Initially von Gunten was ordered to pay Stark in paintings and not cash, so he painted 19 paintings to satisfy the judgment. Stark refused to accept the paintings, claiming that the style was not typical of von Gunten's work. The ensuing litigation dragged out for more than a decade. In 1994, 90 artists and intellectuals backed von Gunten's art and arranged an exhibit to display his works hanging alongside their own. At issue was whether artists have the right to free expression or whether critics, art dealers, or the courts determine the definition of art. On 10 November 1998, a district judge revoked the federal recognition that had accepted that the 19 paintings, known as Espejo (the Mirror), were satisfactory to settle the judgment. Von Gunten, who had left Mexico for a year of study in Indonesia when the paintings were accepted, called for another review on 9 April 1999. In 2001, von Gunten lost the 9th appeal and was ordered to sell his home in settlement of the debt.
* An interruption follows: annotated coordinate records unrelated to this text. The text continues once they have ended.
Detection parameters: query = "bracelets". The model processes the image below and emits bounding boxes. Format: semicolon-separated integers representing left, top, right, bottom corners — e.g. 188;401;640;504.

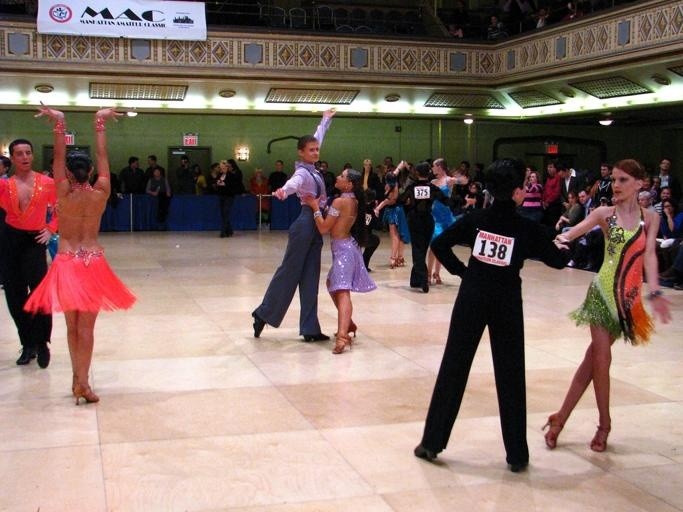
94;117;108;130
313;210;322;219
645;289;663;302
50;120;66;135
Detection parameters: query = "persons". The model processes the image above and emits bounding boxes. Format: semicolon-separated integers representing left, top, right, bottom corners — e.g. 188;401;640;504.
252;107;337;342
1;154;288;239
414;158;575;472
303;168;378;355
22;100;137;405
541;158;679;452
315;157;494;294
0;139;59;369
519;153;682;292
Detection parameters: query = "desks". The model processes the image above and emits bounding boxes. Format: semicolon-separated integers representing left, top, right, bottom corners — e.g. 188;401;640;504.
270;194;304;227
98;198;258;230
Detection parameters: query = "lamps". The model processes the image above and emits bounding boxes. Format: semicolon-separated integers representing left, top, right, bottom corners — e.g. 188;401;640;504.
548;144;559;154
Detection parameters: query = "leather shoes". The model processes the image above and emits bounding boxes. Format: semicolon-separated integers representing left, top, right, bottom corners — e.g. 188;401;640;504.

A retrospective of his works was presented at the Palacio de Bellas Artes in 1989, containing over 200 of his works. In 1991, he created the scenery for the opera by Daniel Catán La hija de Rapaccini ("The Daughter of Rapaccini") which was performed at the Bellas Artes. In 1993, von Gunten became a member of the National System of Art Creators, Conaculta-Fonca. His work has been the subject of numerous solo and group exhibitions both nationally and internationally and lectured throughout the Mexican Republic.

Von Gunten was the subject of several literary works. In 1978, he was the subject of an essay written by Jomí García Ascot. In 1999, Santiago Espinosa de los Monteros published Roger Von Gunten: La Inocente Precision del Caos and in 2004, Silvia Cherem included him in her book Trazos y revelaciones: entrevistas a diez artistas mexicanos. He received the Fine Arts Medal 2014 in a ceremony at the Palacio de Bellas Artes in Mexico City.

Von Gunten died in Tepoztlán, Morelos, on 18 February 2026, at the age of 92.